For the first 10 years of our relationship we were very focused on our careers, so the idea of leaving work for more than a few days seemed like a challenge. Most of our vacations were long weekends staying with family, and they were not frequent enough or long enough. Our standard outing was to drive four hours north and then hop on a ferry to Galiano Island to visit Alison’s aunt and the friends we had made there in British Columbia. Almost every year we also flew to California to visit my sister and family, or to Arizona to visit Alison’s parents. Our big splurge vacations at that point were four trips to Hawaii between 2006 and 2017. As I write this I think – we should have done more!

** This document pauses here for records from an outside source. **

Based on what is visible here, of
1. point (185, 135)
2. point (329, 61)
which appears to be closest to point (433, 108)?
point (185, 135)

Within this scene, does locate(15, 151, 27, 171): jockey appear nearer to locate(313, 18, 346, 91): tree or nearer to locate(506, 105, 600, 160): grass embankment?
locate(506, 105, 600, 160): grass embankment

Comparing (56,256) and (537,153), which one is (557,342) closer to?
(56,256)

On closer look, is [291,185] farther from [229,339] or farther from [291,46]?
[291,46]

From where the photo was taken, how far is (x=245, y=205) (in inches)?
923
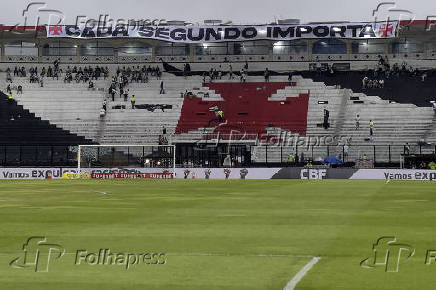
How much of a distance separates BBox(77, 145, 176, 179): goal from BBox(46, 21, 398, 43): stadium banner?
26.1 m

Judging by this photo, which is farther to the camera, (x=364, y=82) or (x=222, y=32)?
(x=222, y=32)

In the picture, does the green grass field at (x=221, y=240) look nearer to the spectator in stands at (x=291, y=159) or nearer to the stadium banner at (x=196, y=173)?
the stadium banner at (x=196, y=173)

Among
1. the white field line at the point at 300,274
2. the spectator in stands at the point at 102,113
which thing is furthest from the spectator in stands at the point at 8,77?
the white field line at the point at 300,274

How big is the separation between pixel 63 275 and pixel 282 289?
3.70 m

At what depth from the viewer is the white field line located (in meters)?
10.6

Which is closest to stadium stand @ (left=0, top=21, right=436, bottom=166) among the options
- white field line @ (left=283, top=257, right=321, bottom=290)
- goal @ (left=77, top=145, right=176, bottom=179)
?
goal @ (left=77, top=145, right=176, bottom=179)

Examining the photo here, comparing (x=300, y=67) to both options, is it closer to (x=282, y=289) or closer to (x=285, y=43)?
(x=285, y=43)

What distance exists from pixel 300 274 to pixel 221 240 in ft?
16.7

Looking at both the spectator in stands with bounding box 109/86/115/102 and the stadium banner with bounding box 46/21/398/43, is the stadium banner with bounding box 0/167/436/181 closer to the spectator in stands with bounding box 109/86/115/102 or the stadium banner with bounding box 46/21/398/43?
the spectator in stands with bounding box 109/86/115/102

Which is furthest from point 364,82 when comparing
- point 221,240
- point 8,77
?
point 221,240

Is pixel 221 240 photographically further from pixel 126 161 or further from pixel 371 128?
pixel 371 128

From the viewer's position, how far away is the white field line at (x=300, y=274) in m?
10.6

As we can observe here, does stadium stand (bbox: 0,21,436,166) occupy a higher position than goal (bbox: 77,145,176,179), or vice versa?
stadium stand (bbox: 0,21,436,166)

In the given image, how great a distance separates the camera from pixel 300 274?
1173 cm
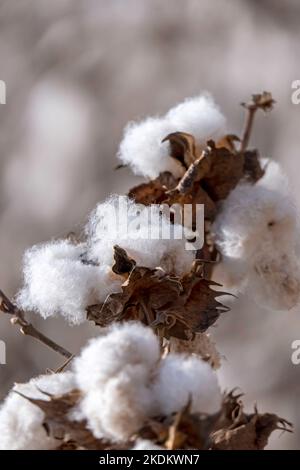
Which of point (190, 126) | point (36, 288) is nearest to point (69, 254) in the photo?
point (36, 288)

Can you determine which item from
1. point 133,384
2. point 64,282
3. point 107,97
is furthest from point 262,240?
point 107,97

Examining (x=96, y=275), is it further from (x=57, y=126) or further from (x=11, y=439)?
(x=57, y=126)

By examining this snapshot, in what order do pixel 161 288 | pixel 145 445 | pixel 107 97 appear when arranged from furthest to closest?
pixel 107 97, pixel 161 288, pixel 145 445

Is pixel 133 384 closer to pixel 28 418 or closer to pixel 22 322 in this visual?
pixel 28 418

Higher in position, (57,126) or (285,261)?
(57,126)

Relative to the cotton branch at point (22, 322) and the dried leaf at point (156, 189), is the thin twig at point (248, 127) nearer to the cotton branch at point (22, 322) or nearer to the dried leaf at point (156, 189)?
the dried leaf at point (156, 189)

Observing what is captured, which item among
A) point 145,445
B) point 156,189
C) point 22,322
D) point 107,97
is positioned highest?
point 107,97
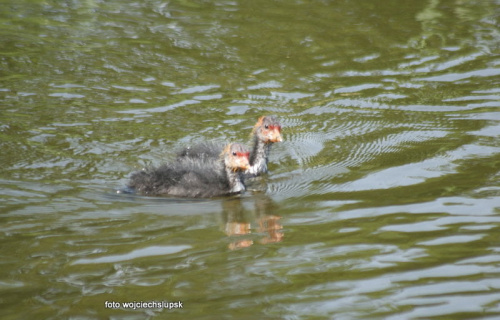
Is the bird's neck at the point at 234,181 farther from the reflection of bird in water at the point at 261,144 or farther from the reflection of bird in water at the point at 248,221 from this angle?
the reflection of bird in water at the point at 261,144

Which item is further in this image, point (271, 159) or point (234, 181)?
point (271, 159)

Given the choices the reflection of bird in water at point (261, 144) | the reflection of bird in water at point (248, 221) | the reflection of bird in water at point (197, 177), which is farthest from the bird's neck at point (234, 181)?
the reflection of bird in water at point (261, 144)

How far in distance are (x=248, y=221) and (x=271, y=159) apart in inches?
91.9

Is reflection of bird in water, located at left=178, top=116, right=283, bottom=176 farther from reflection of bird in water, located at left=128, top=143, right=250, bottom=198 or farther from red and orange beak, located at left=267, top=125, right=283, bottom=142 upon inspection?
reflection of bird in water, located at left=128, top=143, right=250, bottom=198

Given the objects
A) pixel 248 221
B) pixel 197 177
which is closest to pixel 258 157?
pixel 197 177

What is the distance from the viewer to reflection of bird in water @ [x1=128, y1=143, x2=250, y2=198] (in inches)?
257

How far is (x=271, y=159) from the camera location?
791 cm

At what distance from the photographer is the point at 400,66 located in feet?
32.5

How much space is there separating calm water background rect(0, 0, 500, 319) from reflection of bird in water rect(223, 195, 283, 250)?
28 mm

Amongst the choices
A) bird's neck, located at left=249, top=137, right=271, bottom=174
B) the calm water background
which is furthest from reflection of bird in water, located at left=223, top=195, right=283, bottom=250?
bird's neck, located at left=249, top=137, right=271, bottom=174

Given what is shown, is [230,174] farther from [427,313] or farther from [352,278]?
[427,313]

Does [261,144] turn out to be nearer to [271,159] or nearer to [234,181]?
[271,159]

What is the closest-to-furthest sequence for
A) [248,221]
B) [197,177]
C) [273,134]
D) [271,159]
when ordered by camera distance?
1. [248,221]
2. [197,177]
3. [273,134]
4. [271,159]

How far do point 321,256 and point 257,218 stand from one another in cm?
118
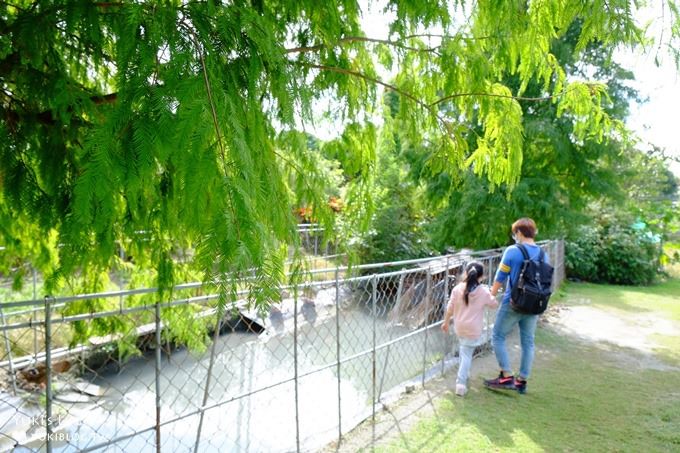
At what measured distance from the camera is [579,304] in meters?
9.74

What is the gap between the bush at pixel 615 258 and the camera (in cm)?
1313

We weren’t considering bigger vacations at that point because we wanted to be frugal, and because I was traveling for work so often we weren’t thinking more travel sounded fun. And since I was traveling for work almost weekly, the trips that we did take always involved use of my travel miles and points to pay for our flights, hotels, and rental cars.
In 2012 we decided we were ready to take our first “big vacation” and travel somewhere new, away from the States and the North American continent. We decided to really go for it this time and spend 4 weeks in Europe. We immediately opened a new savings account so we could save the entire amount needed for our vacation and take our time planning. I was able to get time off work by just putting the dates I wanted on my team’s calendar. Easy. But it was really hard for Alison to take that much time away from the small company she worked for. It was stressful for her team to operate without her, and it was stressful for her to be away knowing that meant extra work for her team. Alison had to give them a full year of notice in order to make it work for everyone.
We set the date for our big vacation to take place in October of 2014. And in our typical mode as managers, planners, and team coordinators at work we immediately started working on some very detailed research plans and spreadsheets. Nerd alert!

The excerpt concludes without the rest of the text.